I thought he’d ask me to stay.
I wanted him to say we could make it work. That he wanted to make it work.
That Ris loves me.
That he?—
But nothing came.
Just a calm, measured acceptance, like he’d been expecting this all along. Like I was always meant to leave.
Like what we had—what I thought we had—was never something worth holding on to.
Had I been wrong the whole time?
Had I built this up in my head, let myself believe in something that was never there? Maybe this was just him scratching an itch. Banging the nanny because it was convenient. Because I was there.
I thought I was special. And why? Just because he doesn’t chase women the way other players do? Because I was his first since his wife?
Is that even true?
The thought hits like a knife between my ribs.
I should’ve asked him when I had the chance. Should’ve forced the words out when he was lying between my legs, breathless and wrecked, murmuring my name like a prayer.
But I didn’t.
Because I was afraid of hearing the answer. And what that meant. And now it’s too late.
He still ruins me every night. Just as desperate. Just as starved for me. Just as possessive. His mouth is ruthless against my skin, his hands unrelenting, his body demanding everything from me.

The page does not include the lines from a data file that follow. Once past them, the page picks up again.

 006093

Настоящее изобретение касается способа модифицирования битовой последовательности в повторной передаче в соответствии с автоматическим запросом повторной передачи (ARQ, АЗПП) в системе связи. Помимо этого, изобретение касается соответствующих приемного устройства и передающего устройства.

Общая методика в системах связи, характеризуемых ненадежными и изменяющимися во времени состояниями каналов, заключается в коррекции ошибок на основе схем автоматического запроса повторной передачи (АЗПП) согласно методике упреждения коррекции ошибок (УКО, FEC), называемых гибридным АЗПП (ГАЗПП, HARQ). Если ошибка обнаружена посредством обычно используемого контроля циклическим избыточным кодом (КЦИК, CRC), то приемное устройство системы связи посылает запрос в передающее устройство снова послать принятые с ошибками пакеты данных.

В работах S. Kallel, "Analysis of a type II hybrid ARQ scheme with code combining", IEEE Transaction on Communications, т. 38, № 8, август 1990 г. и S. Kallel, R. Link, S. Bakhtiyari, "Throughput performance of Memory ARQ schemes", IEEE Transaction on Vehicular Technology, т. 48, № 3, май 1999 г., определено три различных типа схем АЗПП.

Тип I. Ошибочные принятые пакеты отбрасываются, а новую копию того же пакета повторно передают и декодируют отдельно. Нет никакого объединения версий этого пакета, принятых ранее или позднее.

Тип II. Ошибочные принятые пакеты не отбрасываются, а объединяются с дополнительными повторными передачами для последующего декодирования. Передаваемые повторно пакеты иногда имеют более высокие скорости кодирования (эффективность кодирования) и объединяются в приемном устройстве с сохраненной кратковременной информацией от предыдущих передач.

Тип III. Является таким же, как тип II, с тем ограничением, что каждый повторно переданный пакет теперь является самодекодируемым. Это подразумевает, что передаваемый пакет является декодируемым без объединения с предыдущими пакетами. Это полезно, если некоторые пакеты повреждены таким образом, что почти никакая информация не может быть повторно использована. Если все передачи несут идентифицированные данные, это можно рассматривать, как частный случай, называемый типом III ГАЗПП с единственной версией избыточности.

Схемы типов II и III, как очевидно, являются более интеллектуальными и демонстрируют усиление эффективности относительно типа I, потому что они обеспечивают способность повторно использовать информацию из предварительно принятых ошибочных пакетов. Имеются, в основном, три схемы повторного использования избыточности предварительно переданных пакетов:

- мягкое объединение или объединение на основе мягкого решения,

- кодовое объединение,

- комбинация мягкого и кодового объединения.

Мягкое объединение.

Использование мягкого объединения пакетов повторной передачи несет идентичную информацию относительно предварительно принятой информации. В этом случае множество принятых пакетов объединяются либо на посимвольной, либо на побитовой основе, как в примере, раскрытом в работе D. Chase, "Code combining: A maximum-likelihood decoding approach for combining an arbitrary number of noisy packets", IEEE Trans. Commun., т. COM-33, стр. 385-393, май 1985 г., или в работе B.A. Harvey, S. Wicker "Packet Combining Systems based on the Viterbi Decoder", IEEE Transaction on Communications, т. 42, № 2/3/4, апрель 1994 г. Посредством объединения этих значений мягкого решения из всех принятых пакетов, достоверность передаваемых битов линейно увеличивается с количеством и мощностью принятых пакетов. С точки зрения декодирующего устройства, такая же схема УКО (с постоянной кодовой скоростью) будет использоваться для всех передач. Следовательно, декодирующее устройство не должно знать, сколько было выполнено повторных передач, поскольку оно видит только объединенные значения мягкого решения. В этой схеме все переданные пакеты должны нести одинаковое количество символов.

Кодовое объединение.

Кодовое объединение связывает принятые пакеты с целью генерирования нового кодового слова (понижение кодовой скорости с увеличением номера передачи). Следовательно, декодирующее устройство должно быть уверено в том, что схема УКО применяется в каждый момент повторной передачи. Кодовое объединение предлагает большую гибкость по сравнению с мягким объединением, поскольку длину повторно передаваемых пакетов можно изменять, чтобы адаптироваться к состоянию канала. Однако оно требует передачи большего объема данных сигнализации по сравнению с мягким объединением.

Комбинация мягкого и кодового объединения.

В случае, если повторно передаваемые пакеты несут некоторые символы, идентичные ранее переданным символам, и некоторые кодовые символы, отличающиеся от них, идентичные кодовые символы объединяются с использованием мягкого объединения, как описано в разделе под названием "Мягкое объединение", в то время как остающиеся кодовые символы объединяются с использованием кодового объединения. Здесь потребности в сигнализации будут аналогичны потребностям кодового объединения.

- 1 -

But he never says a word about what comes next.
Never asks me not to go.
And that silence is destroying me.
I force my fingers to keep moving, to shape the notes even as my mind spirals. Because if I was wrong, if I was just temporary, then leaving should be easy.
So why does it feel like I’m tearing myself in half?
The melody soars—pure, devastating, ruthless.
My thoughts drift to Dubrovnik, to the weight of history pressing in on every performance.
I imagine rehearsing in ancient chapels, my warm-up scales dancing through stone corridors steeped in centuries of whispered prayers. I see myself standing beneath chandeliers that once flickered over legends, in theaters where the ghosts of virtuosos still hover in the wings.
The honor of it stirs something deep in my chest, the kind of privilege that feels like kismet.
But then?—
A sharp pang cleaves through me.
Because I’m the one walking away.
And maybe that was inevitable, maybe this was always the plan.
But God, I didn’t think it would feel like this. Like I’m gutting the music mid-phrase, silencing something vital before it had the chance to reach its crescendo.